EXERCISE
Continue the text on technology adoption in Indian farming from where it stops.

(Beginning of EXTRACT TO READ)

Role of policymakers and corporate owners
Experts are also of opinion that technology adoption is now more significant than ever as we have faced unprecedented times. Last year due to pandemic lockdowns, agriculture suffered significant turmoil. Crops which were ready to harvest were left to rot. Daily field workers were out of the jobs. Movements were restricted which led to revenue loss in this sector too.
Despite obvious benefits of adopting technology, the ground reality is that farmers especially those who are elderly are reluctant. They seek help from young individuals for solving any problem that may involve using an app or searching a solution on the internet. In absence of any such help, they go to credit officers of the bank or to their nearest KVK.
According to Aggarwal, people are unable to assess the value of investing in the cost of a smart-phone since an accidental drop in the field will lead to loss of that amount of money. They do not realise that the availability of any information without someone’s dependence can improve their efficiency manifold.
As academia remains the cradle of innovation, the scaling up of products depends largely on right policies and profitability. He suggests, “The policymakers must devise ways to enable academia in accessing farming lands and conduct their experiments real-time outside ideal conditions of their laboratories.”
“Besides, provisions must be created to enable costly technologies being purchased by the government bodies or panchayats and leased out to farmers. A case in point can be of Pusa Decomposer. It was invented by scientists of Indian Agricultural Research Institute (IARI). A product just out of the laboratory faces a trust barrier. The Delhi Government took the initiative of reaching out to farmers and convinced them to use it under IARI scientists,” he adds.
One factor that most of the industry experts bring out is that India lags behind in agriculture due to less adoption of technological tools. This is the primary reason behind marginal or small status of most of the farmers. Sinha on this says that India lags in productivity of agricultural yield across few crops as it has small farms.

(End of EXTRACT TO READ)
(Beginning of ENTRIES PROVIDED)

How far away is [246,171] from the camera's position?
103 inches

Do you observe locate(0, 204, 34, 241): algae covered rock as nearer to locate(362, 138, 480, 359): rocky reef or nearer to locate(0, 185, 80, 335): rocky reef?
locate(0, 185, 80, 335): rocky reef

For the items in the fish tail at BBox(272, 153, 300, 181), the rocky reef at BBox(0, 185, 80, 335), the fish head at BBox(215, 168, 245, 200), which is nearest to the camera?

(End of ENTRIES PROVIDED)
(Beginning of ENTRIES PROVIDED)

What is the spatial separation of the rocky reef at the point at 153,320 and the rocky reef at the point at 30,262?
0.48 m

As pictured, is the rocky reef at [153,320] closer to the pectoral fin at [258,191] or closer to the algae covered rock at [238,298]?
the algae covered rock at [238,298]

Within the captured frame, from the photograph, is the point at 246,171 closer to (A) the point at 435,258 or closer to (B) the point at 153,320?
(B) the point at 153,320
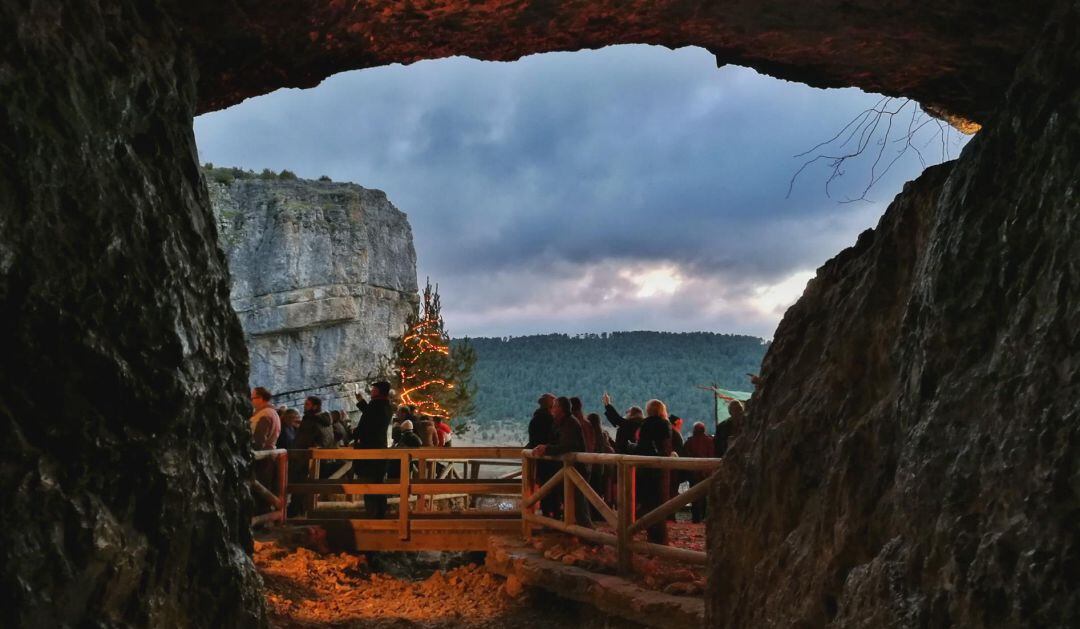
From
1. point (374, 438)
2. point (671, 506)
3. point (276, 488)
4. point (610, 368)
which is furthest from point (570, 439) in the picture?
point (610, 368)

(End of ENTRIES PROVIDED)
(Beginning of ENTRIES PROVIDED)

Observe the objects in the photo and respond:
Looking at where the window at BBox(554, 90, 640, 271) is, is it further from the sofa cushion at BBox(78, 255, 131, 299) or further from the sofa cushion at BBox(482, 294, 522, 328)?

(End of ENTRIES PROVIDED)

EXPECTED ANSWER
“Specific solutions built on deep tech platforms would change India’s landscape for agriculture. The precision farming concept was difficult for adoption in India earlier because majority of the farm holding was small in India. Hence, it wasn’t commercially viable from the perspective of both supply and demand,” he claims.
Despite this, India’s burgeoning start-up ecosystem has played an active part in disrupting the agriculture sector. Agritech start-ups are operating in an attractive market with an estimated potential of US$24b by 2025. Lately, the funding scenario has also accelerated. Venture capitalist and investors have been responding very well. According to the statistics of Maple Capital Advisors, agritech firms have clocked $84 million as against $153 million during the same period in the first half of 2020.
It has also forecasted investments to exceed US$ 500 million in next two years. On this Sinha comments, “There is a lot of interest in Agritech sector with significant number of people being funded. The number of companies and the quantum of funding both have gone up significantly.”
Going ahead, recent policy reform announcements are expected to add a fillip to the sector by encouraging private investments. This certainly will help government in achieving the aim of doubling income of farmers by 2022. Due to these steps, India’s agriculture sector in the next decade will no longer rely on conventional methods. Instead, it will adopt agriculture 4.0 to push country’s economy to its full potential.